By Curtis Cole
A couple of years back, I wrote a deconstruction of “Motherlover”, a Lonely Island track which featured the low-key homoerotic desire. Using the power of clichéd Freudian analysis, I was able to discern the humble intention of the two male protagonists; that is to say, of how they were using oedipal constructs to sublimate their homosexual urges.
Fast forward to now, and I am just getting around to deconstructing the sequel to “Motherlover”, a lovely little track called “Three-Way (The Golden Rule)”.
Does this sequel elude precise meaning, does it give us a solid foundation upon which to strike at heteronormativity? Or maybe it takes an alternative route? Enough blabber! The only way to tell for sure is to delve down into the track and get it done. So, let’s do it.
Narrative wise, the music video is focused on the two male leads from the previous Motherlover video reprising their roles. Each has emerged from their respective buddy’s home after a night of mother loving. They greet each other before they both depart for another hot hook-up; each goes to the home of their hook up but—shockingly—finds that their buddy is there as well! The hook up’s door opens and it turns out that the lady (played by Lady Gaga) wants both of them. She wants a three way.

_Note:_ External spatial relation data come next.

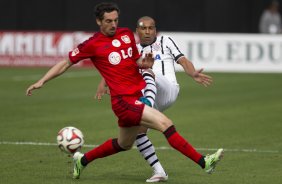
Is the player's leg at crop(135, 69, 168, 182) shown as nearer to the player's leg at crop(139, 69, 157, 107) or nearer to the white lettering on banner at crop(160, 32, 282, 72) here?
the player's leg at crop(139, 69, 157, 107)

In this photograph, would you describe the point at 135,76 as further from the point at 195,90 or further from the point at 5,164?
the point at 195,90

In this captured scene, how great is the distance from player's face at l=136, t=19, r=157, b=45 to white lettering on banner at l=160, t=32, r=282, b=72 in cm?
1782

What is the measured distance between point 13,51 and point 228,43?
8.07 metres

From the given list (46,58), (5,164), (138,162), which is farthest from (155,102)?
(46,58)

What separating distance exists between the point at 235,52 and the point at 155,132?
14.2 m

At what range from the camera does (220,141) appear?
46.4ft

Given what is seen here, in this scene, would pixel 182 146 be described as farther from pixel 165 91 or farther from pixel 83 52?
pixel 83 52

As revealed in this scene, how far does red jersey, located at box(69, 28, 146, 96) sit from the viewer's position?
9984mm

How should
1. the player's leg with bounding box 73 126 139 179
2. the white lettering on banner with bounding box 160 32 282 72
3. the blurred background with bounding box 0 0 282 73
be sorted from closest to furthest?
1. the player's leg with bounding box 73 126 139 179
2. the white lettering on banner with bounding box 160 32 282 72
3. the blurred background with bounding box 0 0 282 73

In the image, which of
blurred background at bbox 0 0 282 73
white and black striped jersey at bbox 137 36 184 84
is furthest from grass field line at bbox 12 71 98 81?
white and black striped jersey at bbox 137 36 184 84

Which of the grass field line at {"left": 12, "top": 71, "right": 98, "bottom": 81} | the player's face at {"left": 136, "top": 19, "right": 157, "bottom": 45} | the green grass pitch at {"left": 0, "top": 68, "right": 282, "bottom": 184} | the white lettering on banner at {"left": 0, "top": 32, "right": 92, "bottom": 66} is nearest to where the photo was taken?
the green grass pitch at {"left": 0, "top": 68, "right": 282, "bottom": 184}

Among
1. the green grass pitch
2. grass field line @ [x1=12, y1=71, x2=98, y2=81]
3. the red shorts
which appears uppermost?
the red shorts

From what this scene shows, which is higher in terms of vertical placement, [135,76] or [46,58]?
[135,76]

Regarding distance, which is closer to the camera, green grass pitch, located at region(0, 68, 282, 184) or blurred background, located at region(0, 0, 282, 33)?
green grass pitch, located at region(0, 68, 282, 184)
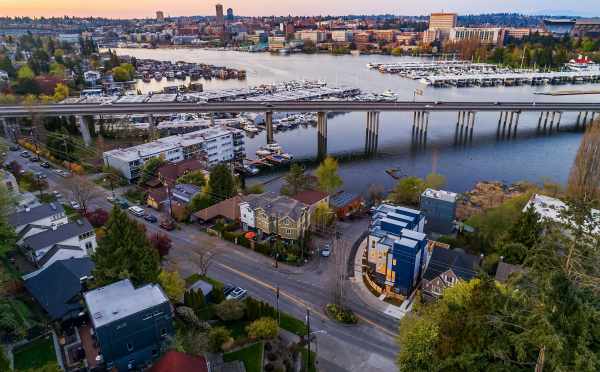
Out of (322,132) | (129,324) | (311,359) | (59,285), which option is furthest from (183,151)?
(311,359)

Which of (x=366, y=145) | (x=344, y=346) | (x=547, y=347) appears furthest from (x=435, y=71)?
(x=547, y=347)

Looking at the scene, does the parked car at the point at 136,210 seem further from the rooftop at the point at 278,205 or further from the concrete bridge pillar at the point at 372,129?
the concrete bridge pillar at the point at 372,129

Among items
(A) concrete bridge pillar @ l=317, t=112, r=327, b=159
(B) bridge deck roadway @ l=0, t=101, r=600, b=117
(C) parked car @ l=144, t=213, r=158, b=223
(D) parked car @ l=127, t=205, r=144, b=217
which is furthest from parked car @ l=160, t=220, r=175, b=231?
(A) concrete bridge pillar @ l=317, t=112, r=327, b=159

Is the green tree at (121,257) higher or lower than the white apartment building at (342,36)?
lower

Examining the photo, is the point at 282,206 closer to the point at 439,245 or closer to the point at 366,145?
the point at 439,245

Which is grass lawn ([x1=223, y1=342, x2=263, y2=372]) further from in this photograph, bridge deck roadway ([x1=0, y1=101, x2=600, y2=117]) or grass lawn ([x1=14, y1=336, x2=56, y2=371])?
bridge deck roadway ([x1=0, y1=101, x2=600, y2=117])

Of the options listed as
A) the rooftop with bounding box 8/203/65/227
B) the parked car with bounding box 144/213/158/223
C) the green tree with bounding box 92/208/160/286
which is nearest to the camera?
Result: the green tree with bounding box 92/208/160/286

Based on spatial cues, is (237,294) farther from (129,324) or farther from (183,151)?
(183,151)

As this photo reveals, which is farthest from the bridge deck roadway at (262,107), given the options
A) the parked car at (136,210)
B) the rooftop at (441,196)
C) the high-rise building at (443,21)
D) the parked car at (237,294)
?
the high-rise building at (443,21)
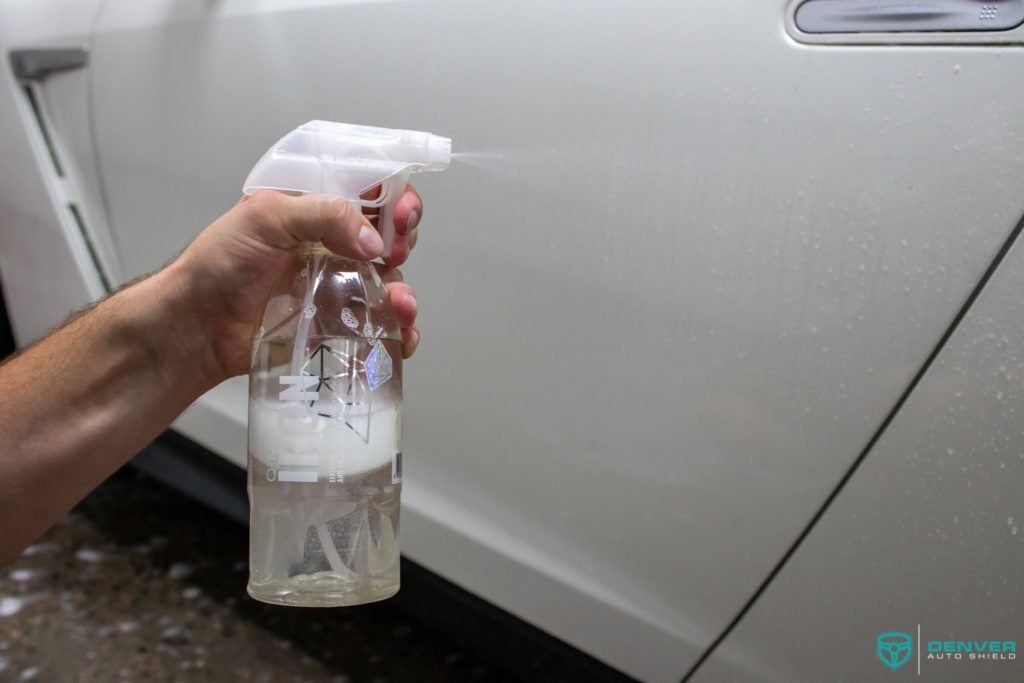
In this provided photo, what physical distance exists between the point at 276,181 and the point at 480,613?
0.81 m

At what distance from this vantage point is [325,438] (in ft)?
3.17

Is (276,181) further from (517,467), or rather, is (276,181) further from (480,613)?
(480,613)

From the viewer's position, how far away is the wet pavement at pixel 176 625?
1.89 meters

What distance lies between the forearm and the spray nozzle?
0.19 metres

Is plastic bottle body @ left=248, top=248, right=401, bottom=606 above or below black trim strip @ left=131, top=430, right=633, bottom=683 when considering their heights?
above

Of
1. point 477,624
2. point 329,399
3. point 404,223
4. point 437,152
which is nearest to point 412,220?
point 404,223

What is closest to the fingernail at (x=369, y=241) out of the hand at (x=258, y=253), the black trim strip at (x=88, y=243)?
→ the hand at (x=258, y=253)

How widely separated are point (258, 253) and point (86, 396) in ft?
0.90

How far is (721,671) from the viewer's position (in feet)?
4.32

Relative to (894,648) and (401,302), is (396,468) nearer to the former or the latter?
(401,302)

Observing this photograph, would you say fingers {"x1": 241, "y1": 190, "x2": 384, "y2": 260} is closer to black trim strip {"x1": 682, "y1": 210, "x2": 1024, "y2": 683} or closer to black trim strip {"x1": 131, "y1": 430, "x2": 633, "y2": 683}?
black trim strip {"x1": 682, "y1": 210, "x2": 1024, "y2": 683}

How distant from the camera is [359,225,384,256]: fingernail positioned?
3.27ft

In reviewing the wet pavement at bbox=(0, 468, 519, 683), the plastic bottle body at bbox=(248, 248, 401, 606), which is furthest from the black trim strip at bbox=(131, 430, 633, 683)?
the plastic bottle body at bbox=(248, 248, 401, 606)

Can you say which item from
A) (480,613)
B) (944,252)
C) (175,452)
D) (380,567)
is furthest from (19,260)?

From this point on, the video becomes about how to deflect the implied homosexuality of two men engaging in intercourse with a lady. This is a running joke throughout since, as is said, there is a “girl” during the entire love making session; over the course of the session, homosexual desire is implied: ancient Greece is referenced, along with the titular “golden rule” which, supposedly, stresses that if a woman is present in a sexual encounter with two men, then the encounter is not “gay”. Other than this, the video also shows both men “fooling around” with one another, each believing that the other is the woman. In all, between the denial and joking deflection, we see in the video an awareness of the absurdity of heteronormativity but also how restricting it is, restricting, to the point, where participants in a three-way must resort to sports styled “play by play” broadcasting in order to justify their involvement. As I said, it is both self-aware as well as comedic.
As a piece of psychology, this video is interesting because it marks a departure from the norm of the previous video. Whereas Motherlover was focused on repression, “The Golden Rule” is focused on externalization, on making those fantasies come true. “Summertime in the city and everyone’s having sex” speaks to the blossoming nature of curiosity and the acting upon of the repressed; this is an idea never given voice to in Motherlover. Ultimately, the voice culminates this bi-curiosity in that aforementioned “fooling around” between the two male leads. So in terms of psychoanalytic theory, it is a welcome breath of fresh air, if not one which still cannot seem to avoid using Gay people as props for heteronormative experimentation.
In the end, I, like many of The Lonely Island’s videos, enjoyed. It is damaged in some respects but poignant in others, so I am willing to give it a pass. A solid “C+”.